**GOAL**
Can you reproduce the parliamentary passage on reconciliation below word for word, from its first sentence to its last?

The government has indicated its support for the reconciliation process. It has indicated its support for consultation in relation to the document of reconciliation. All of that commitment was greeted, when we had resolutions in this parliament, by the opposition saying, `Yes, we accept the generality of your support for these matters but, in relation to specific areas, we do not think you have gone far enough.' In other words, what the opposition was seeking to do was to distinguish itself by setting out areas of difference. In other words, it was seeking to divide. Of course, the Prime Minister saw it as being important to indicate, in line with advice that he had been receiving from the Council for Aboriginal Reconciliation—a council that the member for Banks is a member of, and where he would know that there had been caution expressed time and time again about whether reconciliation could be achieved, and where there had been caution expressed in relation to a number of issues in which it was considered that it was not possible to set down, at this point in time, definitive views that would necessarily achieve a broad consensus within the Australian community—the council itself was setting out that these matters were `unfinished business'.

**RECORDED DATA**

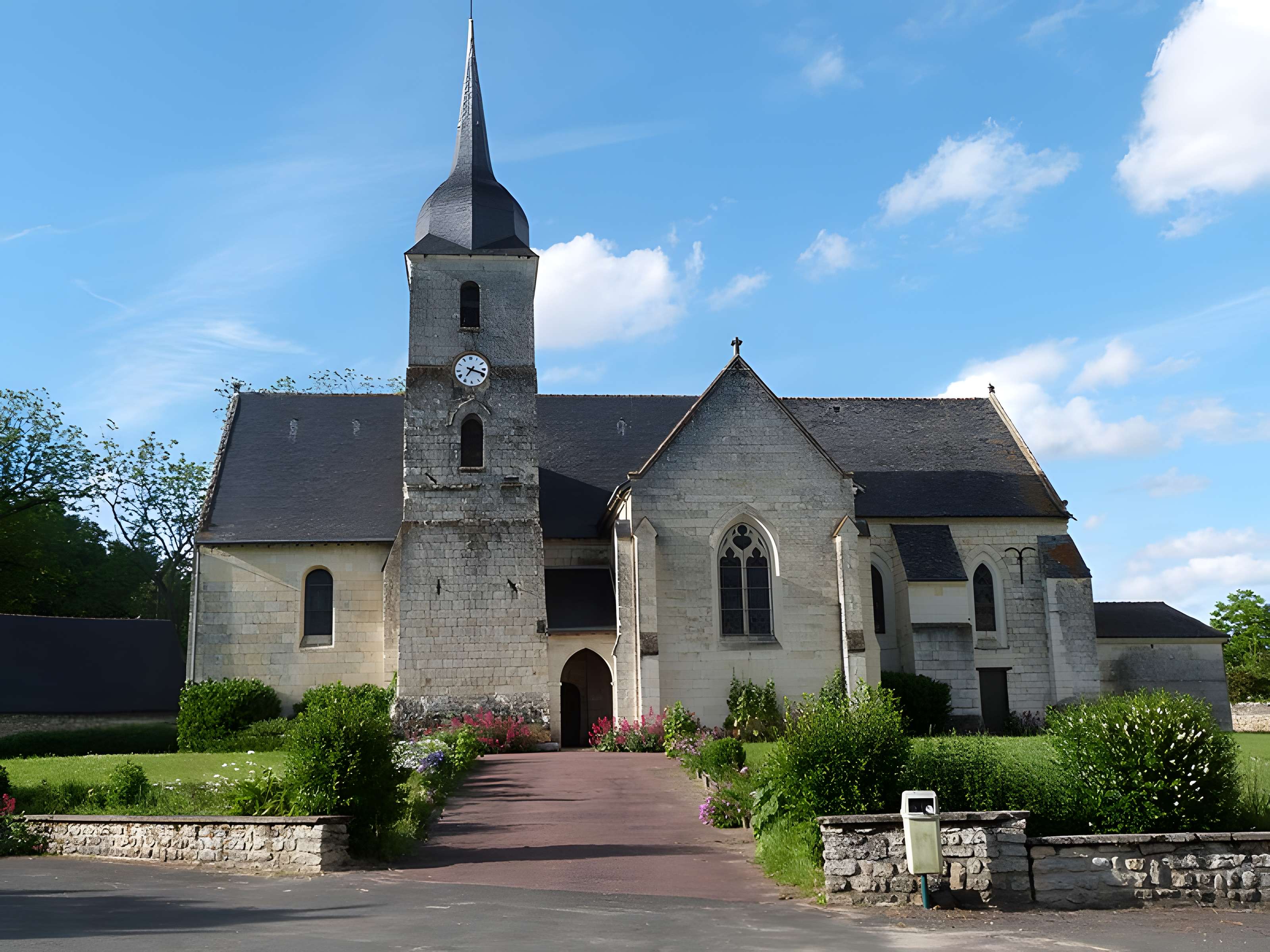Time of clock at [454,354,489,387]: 7:18
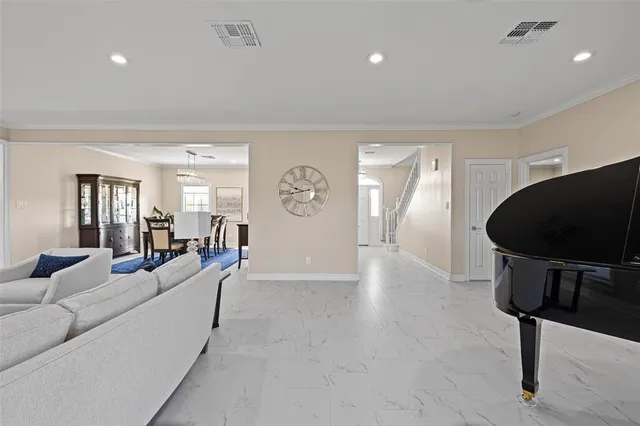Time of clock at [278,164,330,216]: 9:43
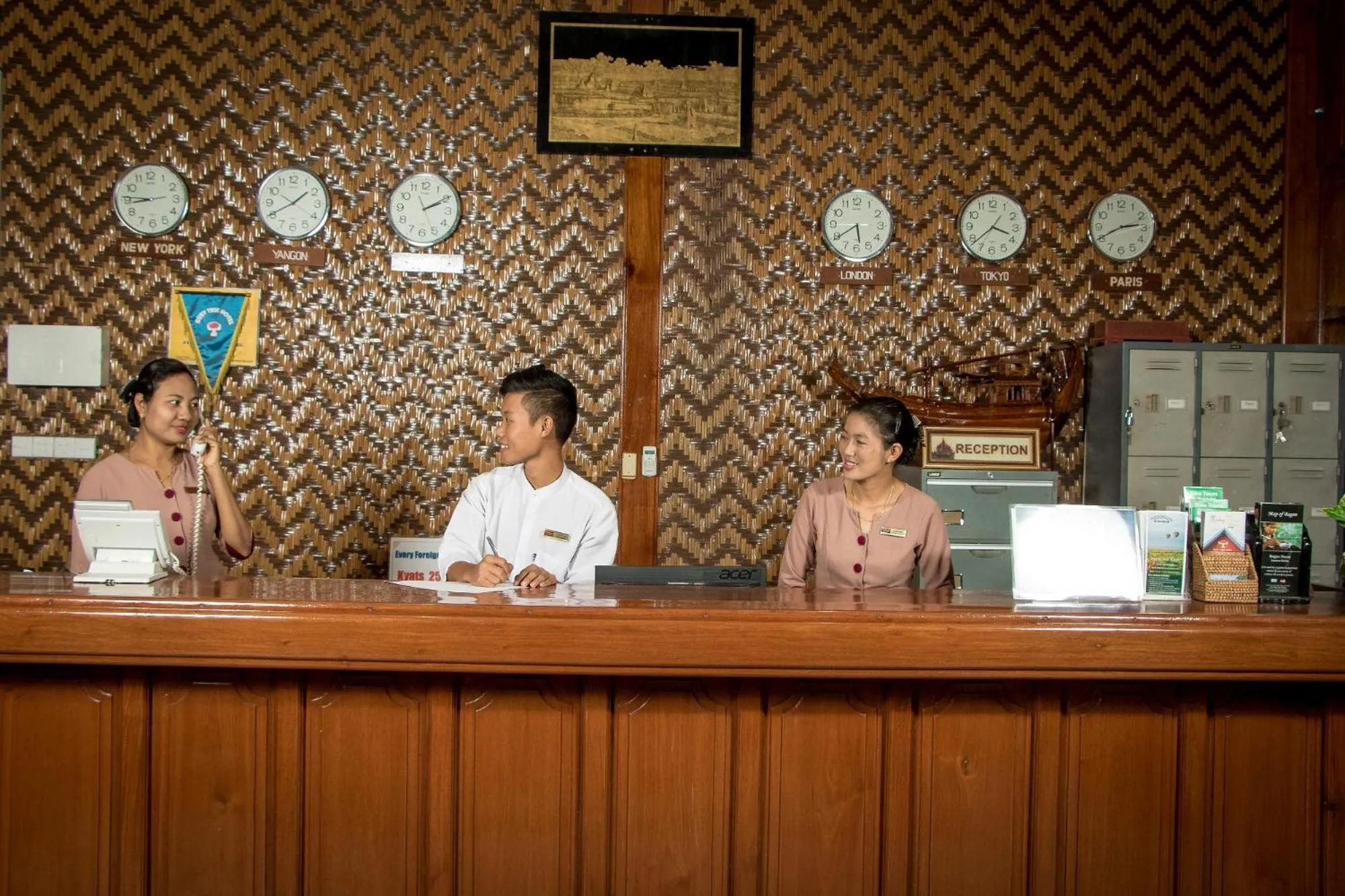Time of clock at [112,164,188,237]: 8:45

**FULL OUTPUT**
The government has indicated its support for the reconciliation process. It has indicated its support for consultation in relation to the document of reconciliation. All of that commitment was greeted, when we had resolutions in this parliament, by the opposition saying, `Yes, we accept the generality of your support for these matters but, in relation to specific areas, we do not think you have gone far enough.' In other words, what the opposition was seeking to do was to distinguish itself by setting out areas of difference. In other words, it was seeking to divide. Of course, the Prime Minister saw it as being important to indicate, in line with advice that he had been receiving from the Council for Aboriginal Reconciliation—a council that the member for Banks is a member of, and where he would know that there had been caution expressed time and time again about whether reconciliation could be achieved, and where there had been caution expressed in relation to a number of issues in which it was considered that it was not possible to set down, at this point in time, definitive views that would necessarily achieve a broad consensus within the Australian community—the council itself was setting out that these matters were `unfinished business'.